Arrange the entries from the line with "Based on this" up to and including the line with "32312 millimetres" as a two-column CSV with the columns entry_text and answer, one row per entry. Put each field in quotation marks, with any line breaks inside it replaced by spaces.
__________________________________________________
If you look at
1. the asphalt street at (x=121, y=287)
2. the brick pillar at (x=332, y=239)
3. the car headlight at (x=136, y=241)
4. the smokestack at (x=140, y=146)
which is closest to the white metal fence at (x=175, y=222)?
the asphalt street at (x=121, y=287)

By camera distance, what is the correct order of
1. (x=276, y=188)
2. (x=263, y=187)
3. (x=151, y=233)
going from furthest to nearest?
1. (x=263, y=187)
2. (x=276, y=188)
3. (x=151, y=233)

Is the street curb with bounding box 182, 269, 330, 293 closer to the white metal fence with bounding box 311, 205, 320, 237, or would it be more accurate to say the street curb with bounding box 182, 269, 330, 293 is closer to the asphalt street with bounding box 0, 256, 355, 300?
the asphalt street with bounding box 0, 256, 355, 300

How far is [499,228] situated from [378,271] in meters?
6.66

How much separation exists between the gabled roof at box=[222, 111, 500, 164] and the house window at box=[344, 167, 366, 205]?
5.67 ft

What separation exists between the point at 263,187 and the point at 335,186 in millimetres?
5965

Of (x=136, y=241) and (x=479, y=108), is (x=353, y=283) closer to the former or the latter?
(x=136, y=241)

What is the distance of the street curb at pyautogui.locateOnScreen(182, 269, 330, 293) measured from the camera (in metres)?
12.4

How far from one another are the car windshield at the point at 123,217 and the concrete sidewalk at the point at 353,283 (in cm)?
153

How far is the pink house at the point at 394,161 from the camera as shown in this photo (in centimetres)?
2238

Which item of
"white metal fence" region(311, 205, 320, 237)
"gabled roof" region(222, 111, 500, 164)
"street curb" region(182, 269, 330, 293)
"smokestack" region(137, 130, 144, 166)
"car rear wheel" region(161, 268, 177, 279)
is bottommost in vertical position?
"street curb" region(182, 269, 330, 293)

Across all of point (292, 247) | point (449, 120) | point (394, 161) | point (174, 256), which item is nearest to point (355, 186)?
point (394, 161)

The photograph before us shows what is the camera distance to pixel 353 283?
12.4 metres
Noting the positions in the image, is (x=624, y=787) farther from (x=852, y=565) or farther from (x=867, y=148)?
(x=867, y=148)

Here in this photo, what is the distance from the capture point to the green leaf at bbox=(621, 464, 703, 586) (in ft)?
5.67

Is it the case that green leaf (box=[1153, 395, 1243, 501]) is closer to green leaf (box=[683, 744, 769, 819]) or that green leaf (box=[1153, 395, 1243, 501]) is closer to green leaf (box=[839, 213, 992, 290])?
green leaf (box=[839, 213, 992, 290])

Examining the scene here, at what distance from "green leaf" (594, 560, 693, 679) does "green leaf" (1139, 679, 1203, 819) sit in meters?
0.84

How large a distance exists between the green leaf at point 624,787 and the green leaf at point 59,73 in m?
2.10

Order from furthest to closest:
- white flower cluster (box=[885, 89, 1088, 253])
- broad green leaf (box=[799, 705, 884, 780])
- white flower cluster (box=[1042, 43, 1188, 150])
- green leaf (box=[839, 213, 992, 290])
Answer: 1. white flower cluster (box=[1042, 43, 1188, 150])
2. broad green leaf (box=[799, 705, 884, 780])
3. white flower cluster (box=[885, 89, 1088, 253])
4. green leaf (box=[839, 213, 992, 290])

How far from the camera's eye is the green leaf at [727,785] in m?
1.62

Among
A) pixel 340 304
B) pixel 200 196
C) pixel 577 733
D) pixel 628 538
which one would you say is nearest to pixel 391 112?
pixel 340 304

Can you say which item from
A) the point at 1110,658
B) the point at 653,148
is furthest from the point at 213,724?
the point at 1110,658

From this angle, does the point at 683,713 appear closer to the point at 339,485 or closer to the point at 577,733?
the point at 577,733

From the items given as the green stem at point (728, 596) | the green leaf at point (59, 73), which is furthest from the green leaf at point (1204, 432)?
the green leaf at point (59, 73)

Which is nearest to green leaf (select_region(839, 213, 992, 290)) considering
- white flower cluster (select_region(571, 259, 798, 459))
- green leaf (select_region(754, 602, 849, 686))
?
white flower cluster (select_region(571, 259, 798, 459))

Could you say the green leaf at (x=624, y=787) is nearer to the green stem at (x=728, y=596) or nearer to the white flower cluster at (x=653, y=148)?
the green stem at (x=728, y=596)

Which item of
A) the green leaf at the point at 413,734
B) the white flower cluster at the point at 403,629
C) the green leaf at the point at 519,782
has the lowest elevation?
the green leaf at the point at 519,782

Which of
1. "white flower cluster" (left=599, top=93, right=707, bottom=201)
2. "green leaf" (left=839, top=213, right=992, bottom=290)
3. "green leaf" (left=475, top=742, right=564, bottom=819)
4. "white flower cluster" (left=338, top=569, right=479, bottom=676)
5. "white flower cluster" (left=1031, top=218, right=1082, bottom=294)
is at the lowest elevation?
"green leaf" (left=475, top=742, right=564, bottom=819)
__________________________________________________
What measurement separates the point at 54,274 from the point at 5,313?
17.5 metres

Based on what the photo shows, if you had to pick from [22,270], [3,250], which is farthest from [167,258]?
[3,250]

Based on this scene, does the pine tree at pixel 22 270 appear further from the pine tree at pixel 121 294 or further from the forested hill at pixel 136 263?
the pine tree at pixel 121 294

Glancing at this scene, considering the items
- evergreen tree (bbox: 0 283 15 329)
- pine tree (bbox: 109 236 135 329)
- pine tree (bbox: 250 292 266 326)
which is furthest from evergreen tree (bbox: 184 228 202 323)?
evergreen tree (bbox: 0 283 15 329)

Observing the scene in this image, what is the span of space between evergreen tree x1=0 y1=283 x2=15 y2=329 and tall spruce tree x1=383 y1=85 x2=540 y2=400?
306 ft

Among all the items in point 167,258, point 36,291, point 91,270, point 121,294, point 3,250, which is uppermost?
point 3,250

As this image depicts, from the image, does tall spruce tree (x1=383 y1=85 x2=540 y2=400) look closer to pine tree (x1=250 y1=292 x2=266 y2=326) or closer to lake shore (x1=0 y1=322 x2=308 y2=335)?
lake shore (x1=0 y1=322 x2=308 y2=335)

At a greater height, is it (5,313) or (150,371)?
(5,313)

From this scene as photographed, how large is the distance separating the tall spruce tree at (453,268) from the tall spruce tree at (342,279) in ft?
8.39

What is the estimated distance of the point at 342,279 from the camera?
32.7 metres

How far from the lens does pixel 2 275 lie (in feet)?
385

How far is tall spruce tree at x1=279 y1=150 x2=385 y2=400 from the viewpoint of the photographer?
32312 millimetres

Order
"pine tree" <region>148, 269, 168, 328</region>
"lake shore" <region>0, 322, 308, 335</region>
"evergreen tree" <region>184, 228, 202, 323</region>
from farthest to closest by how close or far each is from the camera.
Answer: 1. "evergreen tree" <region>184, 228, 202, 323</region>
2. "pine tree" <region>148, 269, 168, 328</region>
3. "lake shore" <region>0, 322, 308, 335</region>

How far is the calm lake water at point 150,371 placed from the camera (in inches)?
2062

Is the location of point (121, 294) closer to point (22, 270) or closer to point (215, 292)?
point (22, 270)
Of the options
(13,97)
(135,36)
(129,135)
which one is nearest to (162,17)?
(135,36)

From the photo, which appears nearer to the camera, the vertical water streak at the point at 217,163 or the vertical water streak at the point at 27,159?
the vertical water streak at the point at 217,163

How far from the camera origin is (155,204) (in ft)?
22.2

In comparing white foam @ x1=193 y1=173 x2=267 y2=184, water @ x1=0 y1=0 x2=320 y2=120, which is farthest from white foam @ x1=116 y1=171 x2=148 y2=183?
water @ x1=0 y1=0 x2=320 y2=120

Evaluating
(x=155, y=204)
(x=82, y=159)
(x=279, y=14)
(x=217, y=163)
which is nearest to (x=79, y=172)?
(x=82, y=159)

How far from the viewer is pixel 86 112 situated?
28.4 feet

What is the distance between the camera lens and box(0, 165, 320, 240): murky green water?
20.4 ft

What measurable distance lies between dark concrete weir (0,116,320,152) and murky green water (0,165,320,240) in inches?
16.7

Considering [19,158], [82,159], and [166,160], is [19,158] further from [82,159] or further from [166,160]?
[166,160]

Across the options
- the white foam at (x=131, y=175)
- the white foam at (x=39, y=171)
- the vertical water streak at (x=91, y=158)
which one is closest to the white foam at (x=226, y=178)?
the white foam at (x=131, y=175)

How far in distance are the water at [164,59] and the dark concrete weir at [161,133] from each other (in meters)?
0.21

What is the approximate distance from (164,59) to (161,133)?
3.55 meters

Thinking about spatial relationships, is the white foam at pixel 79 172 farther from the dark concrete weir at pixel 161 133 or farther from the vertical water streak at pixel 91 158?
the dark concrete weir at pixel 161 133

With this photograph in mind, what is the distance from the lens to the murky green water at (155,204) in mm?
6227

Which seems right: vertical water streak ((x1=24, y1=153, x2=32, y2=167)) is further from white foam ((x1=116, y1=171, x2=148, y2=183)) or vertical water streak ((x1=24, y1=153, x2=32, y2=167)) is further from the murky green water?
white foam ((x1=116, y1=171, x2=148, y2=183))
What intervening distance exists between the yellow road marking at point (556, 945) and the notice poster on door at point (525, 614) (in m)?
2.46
__________________________________________________
[Solution]:
entry_text,answer
"Based on this scene, does the pine tree at pixel 22 270 appear further from the pine tree at pixel 121 294 or further from the forested hill at pixel 136 263?","the pine tree at pixel 121 294"
"Glancing at this scene, considering the items - evergreen tree (bbox: 0 283 15 329) - pine tree (bbox: 109 236 135 329) - pine tree (bbox: 250 292 266 326) which is furthest from evergreen tree (bbox: 184 228 202 323)?","evergreen tree (bbox: 0 283 15 329)"
"Observing the scene in this image, what is the span of space between evergreen tree x1=0 y1=283 x2=15 y2=329 and tall spruce tree x1=383 y1=85 x2=540 y2=400?","306 ft"
"Among all the items in point 167,258, point 36,291, point 91,270, point 121,294, point 3,250, which is uppermost?","point 3,250"
"As this image depicts, from the image, does tall spruce tree (x1=383 y1=85 x2=540 y2=400) look closer to pine tree (x1=250 y1=292 x2=266 y2=326) or closer to lake shore (x1=0 y1=322 x2=308 y2=335)?","lake shore (x1=0 y1=322 x2=308 y2=335)"
"At a greater height, is it (5,313) or (150,371)?","(5,313)"
"From this scene as photographed, how large is the distance separating the tall spruce tree at (453,268) from the tall spruce tree at (342,279) in ft?","8.39"
"What is the estimated distance of the point at 342,279 from the camera?","32.7 metres"
"How far from the lens does pixel 2 275 lie (in feet)?","385"
"How far is tall spruce tree at x1=279 y1=150 x2=385 y2=400 from the viewpoint of the photographer?","32312 millimetres"